> 本文
┄┄┄┄┄┄┄┄┄┄┄┄┄┄┄┄┄┄┄┄
次に、特定施設入居者生活介護とは、国の定める所定要件を満たす介護施設(特定施設)のうち、入居する要介護者に対し、介護サービス計画に基づき、入浴・排泄・食事等の介護、その他日常生活上ならびに療養上のお世話、機能訓練をすることの事業者指定を受けた施設を指します。いわゆる“介護付き”や、“ケア付き”といった表示のためには、この指定を受けねばなりません。もちろん、指定を受けず自立や要支援状態から入居できる施設も数多くありますが、原則、生活相談や安否確認等までが責任所在の範囲であり、介護サービスは外部業者を利用することになります。将来的な中~重度の要介護ケアや看取りまでを想定するのであれば、指定施設が無難といえるでしょう。
┄┄┄┄┄┄┄┄┄┄┄┄┄┄┄┄┄┄┄┄
> 確認用データ
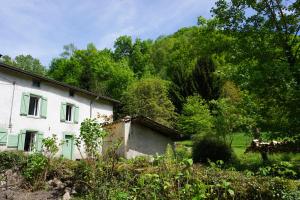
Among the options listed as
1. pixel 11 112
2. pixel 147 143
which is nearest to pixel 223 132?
pixel 147 143

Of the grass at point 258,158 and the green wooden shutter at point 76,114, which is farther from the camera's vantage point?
the green wooden shutter at point 76,114

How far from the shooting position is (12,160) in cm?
1166

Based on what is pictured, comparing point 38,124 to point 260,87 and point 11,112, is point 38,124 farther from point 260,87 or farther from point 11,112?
point 260,87

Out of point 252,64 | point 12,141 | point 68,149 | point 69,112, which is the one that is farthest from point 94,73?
point 252,64

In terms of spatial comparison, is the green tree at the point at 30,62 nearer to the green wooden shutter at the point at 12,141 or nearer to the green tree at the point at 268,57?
the green wooden shutter at the point at 12,141

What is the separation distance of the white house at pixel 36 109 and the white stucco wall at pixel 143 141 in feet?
6.33

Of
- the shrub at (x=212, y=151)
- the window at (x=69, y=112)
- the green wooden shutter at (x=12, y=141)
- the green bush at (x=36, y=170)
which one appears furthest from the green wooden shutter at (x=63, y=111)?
the green bush at (x=36, y=170)

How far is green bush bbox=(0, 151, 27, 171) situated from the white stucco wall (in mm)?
5601

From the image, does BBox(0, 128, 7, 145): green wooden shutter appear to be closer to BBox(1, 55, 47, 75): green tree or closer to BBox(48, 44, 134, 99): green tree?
BBox(48, 44, 134, 99): green tree

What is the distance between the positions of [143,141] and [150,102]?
12395 millimetres

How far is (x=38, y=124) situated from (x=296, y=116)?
15.3 m

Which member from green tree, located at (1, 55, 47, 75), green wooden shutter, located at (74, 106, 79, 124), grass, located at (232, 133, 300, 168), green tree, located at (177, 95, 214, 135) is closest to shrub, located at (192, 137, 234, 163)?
grass, located at (232, 133, 300, 168)

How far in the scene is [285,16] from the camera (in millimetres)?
12469

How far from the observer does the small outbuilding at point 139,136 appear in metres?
15.7
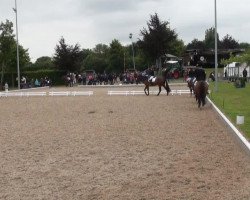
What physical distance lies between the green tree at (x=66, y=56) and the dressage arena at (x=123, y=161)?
175 feet

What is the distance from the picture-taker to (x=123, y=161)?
1048 cm

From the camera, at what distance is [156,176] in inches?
353

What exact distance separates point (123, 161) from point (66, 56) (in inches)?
2423

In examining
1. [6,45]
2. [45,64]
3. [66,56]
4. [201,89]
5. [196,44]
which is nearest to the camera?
[201,89]

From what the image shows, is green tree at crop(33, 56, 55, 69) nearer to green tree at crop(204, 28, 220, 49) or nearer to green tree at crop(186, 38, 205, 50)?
green tree at crop(186, 38, 205, 50)

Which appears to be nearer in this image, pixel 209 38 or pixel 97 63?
pixel 97 63

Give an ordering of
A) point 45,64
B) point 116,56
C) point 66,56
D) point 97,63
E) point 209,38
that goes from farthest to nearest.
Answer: point 209,38 → point 97,63 → point 116,56 → point 45,64 → point 66,56

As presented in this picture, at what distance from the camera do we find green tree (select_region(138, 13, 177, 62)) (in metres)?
66.4

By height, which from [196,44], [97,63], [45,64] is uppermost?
[196,44]

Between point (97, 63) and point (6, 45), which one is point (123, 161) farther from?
point (97, 63)

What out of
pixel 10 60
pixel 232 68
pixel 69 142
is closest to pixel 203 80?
pixel 69 142

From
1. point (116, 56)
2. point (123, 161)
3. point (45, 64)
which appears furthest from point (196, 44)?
point (123, 161)

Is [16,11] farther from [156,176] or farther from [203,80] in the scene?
[156,176]

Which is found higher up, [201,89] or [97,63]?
[97,63]
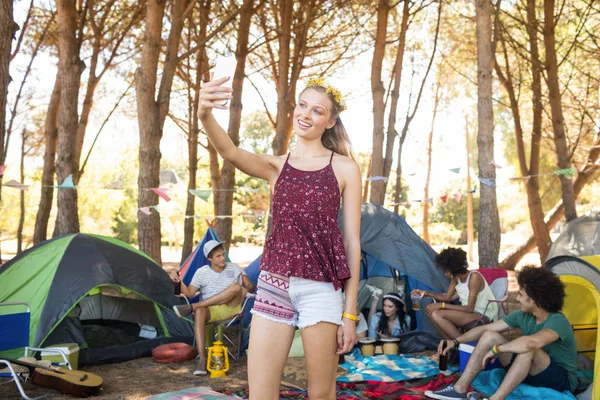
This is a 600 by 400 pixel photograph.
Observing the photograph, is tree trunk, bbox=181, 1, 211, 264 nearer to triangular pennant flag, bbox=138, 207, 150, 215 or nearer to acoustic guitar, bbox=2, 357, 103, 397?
triangular pennant flag, bbox=138, 207, 150, 215

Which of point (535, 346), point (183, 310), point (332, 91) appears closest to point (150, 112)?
point (183, 310)

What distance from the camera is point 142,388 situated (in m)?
4.77

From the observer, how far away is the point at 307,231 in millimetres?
2105

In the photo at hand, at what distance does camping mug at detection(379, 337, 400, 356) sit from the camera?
19.2 ft

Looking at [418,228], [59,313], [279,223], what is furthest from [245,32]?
[418,228]

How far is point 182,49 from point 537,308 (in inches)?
470

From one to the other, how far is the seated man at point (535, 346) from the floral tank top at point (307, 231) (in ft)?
8.15

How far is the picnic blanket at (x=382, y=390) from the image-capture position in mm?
4523

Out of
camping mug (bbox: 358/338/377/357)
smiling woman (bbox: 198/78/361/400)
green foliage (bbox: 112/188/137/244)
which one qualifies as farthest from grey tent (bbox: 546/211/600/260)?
green foliage (bbox: 112/188/137/244)

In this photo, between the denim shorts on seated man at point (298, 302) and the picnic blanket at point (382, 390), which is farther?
the picnic blanket at point (382, 390)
┄┄┄┄┄┄┄┄┄┄┄┄┄┄┄┄┄┄┄┄
> 作業指示 1
特定施設入居者生活介護についての本文のうち、「次に、特定施設入居者生活介護」から始まり「施設が無難といえるでしょう。」で終わる部分を、一字も変えずに書き写してください。
> 作業指示 2
特定施設入居者生活介護についての本文を、最後の文の後から書き進めてください。

> 解答 1
次に、特定施設入居者生活介護とは、国の定める所定要件を満たす介護施設(特定施設)のうち、入居する要介護者に対し、介護サービス計画に基づき、入浴・排泄・食事等の介護、その他日常生活上ならびに療養上のお世話、機能訓練をすることの事業者指定を受けた施設を指します。いわゆる“介護付き”や、“ケア付き”といった表示のためには、この指定を受けねばなりません。もちろん、指定を受けず自立や要支援状態から入居できる施設も数多くありますが、原則、生活相談や安否確認等までが責任所在の範囲であり、介護サービスは外部業者を利用することになります。将来的な中~重度の要介護ケアや看取りまでを想定するのであれば、指定施設が無難といえるでしょう。

> 解答 2
この特定施設入居者生活介護の中でも、最も割安なのは公共施設でもあるケアハウスですが、その分人気も高く競争率が高い傾向にあり、かつ身寄りがない方などの要件を設定する施設も少なくありません。また、有料老人ホーム並にその名を聞くことが多くなったサ高住は、高齢者専用の賃貸マンションとなります。持ち家が所有権形態であるのに対し、有料老人ホームが利用権形態、サ高住が賃借権形態という違いがあります。いずれも運営母体や所在地、施設のポリシー等により費用のブレ幅がとても大きい反面、選択肢も豊富といえます。
3.施設にかかる費用で留意すべき点
実際に入居する施設選びはとても難しいと言わざるを得ません。ご本人が自ら事前に選んでおくのが理想ですが、実際にはそれは難しく、ご家族が選ばねばならないでしょう。
個人的に、選択のポイントとしては、「家族の方が会いに行きやすい立地であること」と「ご本人の性格や趣向に合致しているであろうこと」に尽きると思います。そのためには、施設に何度も足を運び、できれば宿泊体験などにより、食事や日常の営みに関する活動、施設のカラーやスタッフの様子、他の入居者のご様子を、五感でリサーチする必要があります(五感の中でも嗅覚の問題は特筆ポイントでしょうか)。
そして、同時に重要なのが費用面です。基本的に施設にかかる費用は、入居時一時金と月額利用料とで構成されます。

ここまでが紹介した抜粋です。